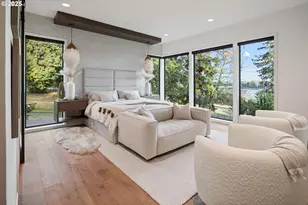 11011 SE Evergreen Hwy, Vancouver, WA 98664 - Photo 18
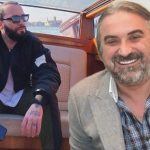 berkay sahinden volkan konak paylasimiherkes aniyor seni agabeyim NdzpGHdM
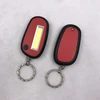 Promotional Mini Cob Led Flashlight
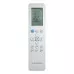 Кондиционер Kentatsu KSGA53HFAN1/KSRA53HFAN1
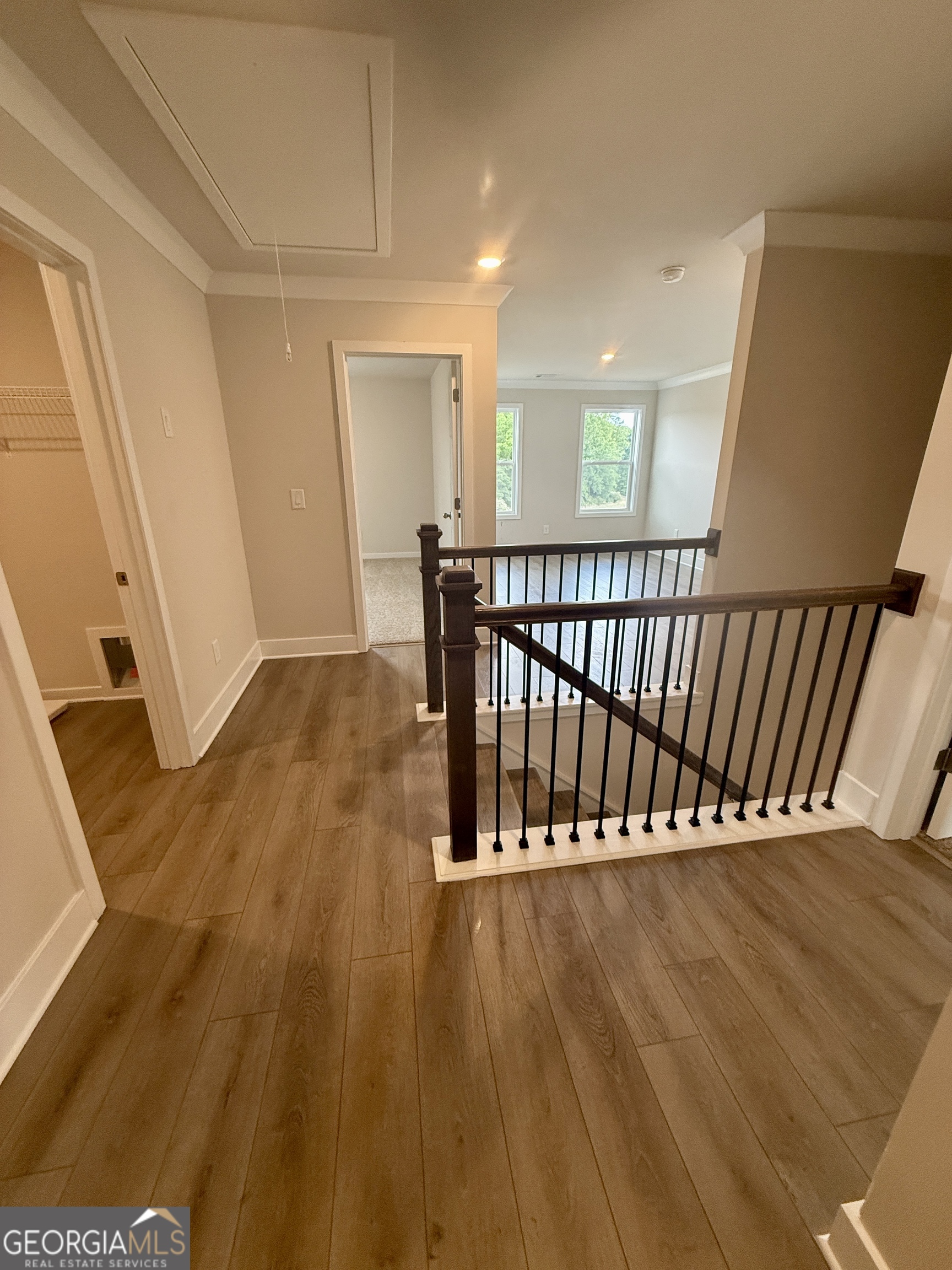 103 Chickadee Court Property Photo 29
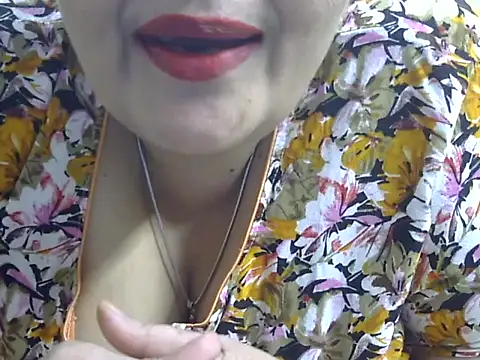 Snapshot of Kavya_XX chatting on 18, 7, 2026 Kavya XX online show from 18, 7, 2026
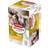 Animonda Integra Protect Urinary Oxalate Stone 6 x 100g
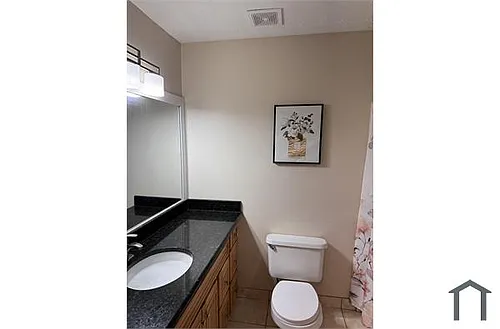 297 Shallowford Rd NW #1 Photo 1
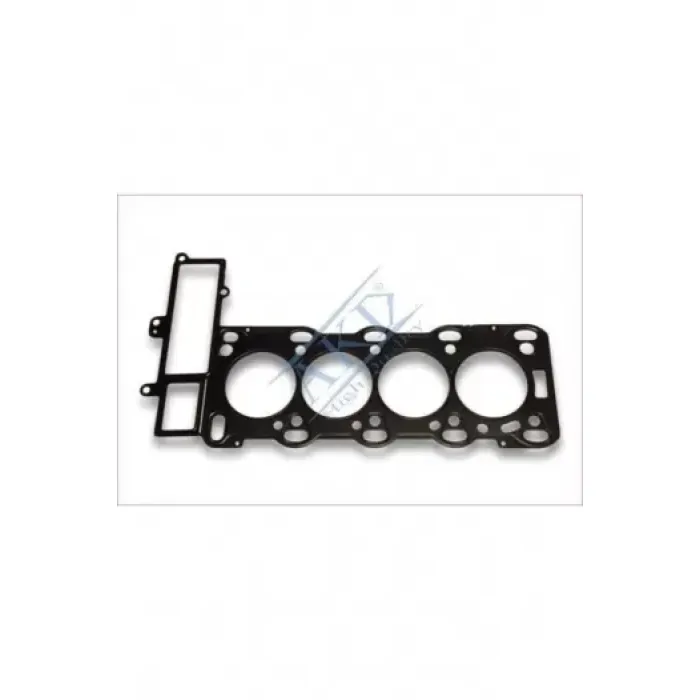 Silindir Kapak Contasi 2.0 Dtl Vectra B 2.2 Dth Frontera B 2 Kertik | AKD 5607423 | OEM 5607856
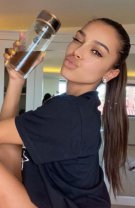 Karmen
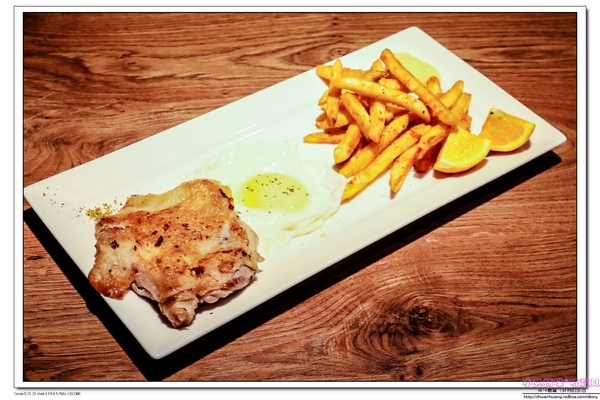 cm20160918___aa51c551e5db57c4c9e58ca15c4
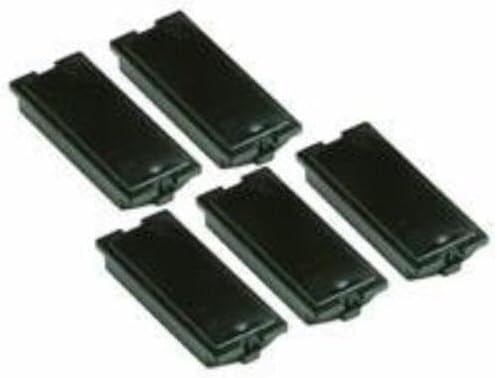 Eaton Corporation BRFPP Circuit Breaker Knockout Filler Plate - Image 5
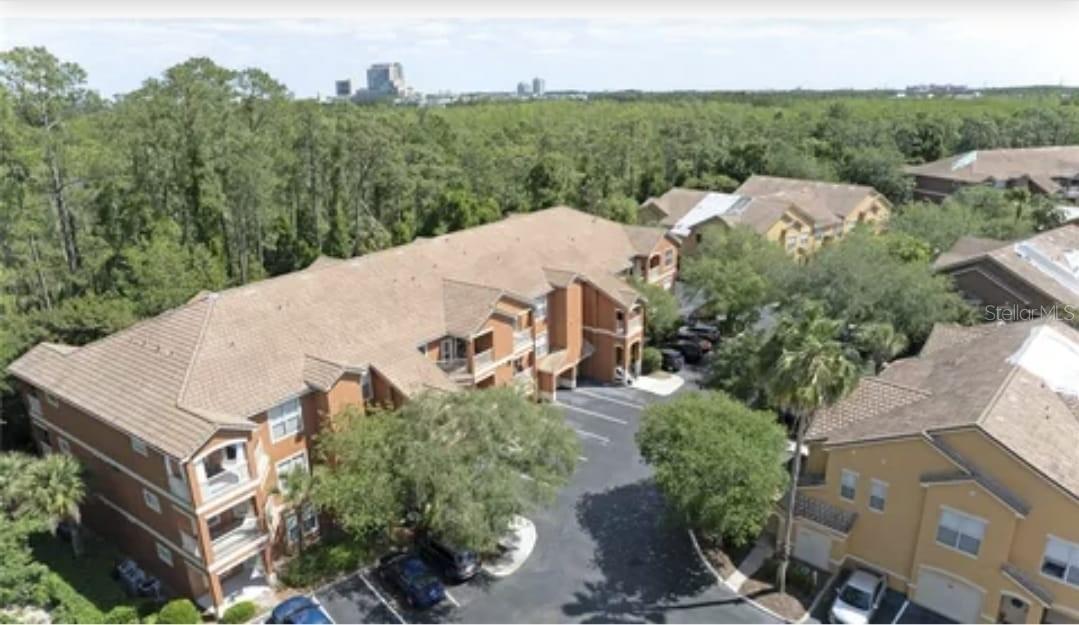 8824 VILLA VIEW CIR #108 — photo 4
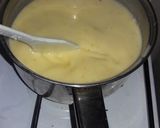 Foto del paso 4 de la receta: Lemon Pie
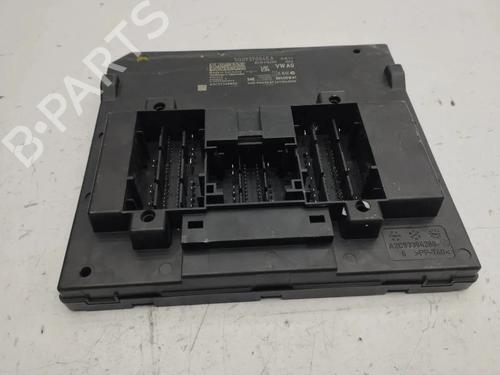 Used Electronic module Electronic module 36332036 36332036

WORK REQUEST: Copy the records above line for line, starting with the first one and ending with the line that contains "297 Shallowford Rd NW #1 Photo 1". Leave the pictures out of your answer.

EXPECTED OUTPUT:
 11011 SE Evergreen Hwy, Vancouver, WA 98664 - Photo 18
 berkay sahinden volkan konak paylasimiherkes aniyor seni agabeyim NdzpGHdM
 Promotional Mini Cob Led Flashlight
 Кондиционер Kentatsu KSGA53HFAN1/KSRA53HFAN1
 103 Chickadee Court Property Photo 29
 Snapshot of Kavya_XX chatting on 18, 7, 2026 Kavya XX online show from 18, 7, 2026
 Animonda Integra Protect Urinary Oxalate Stone 6 x 100g
 297 Shallowford Rd NW #1 Photo 1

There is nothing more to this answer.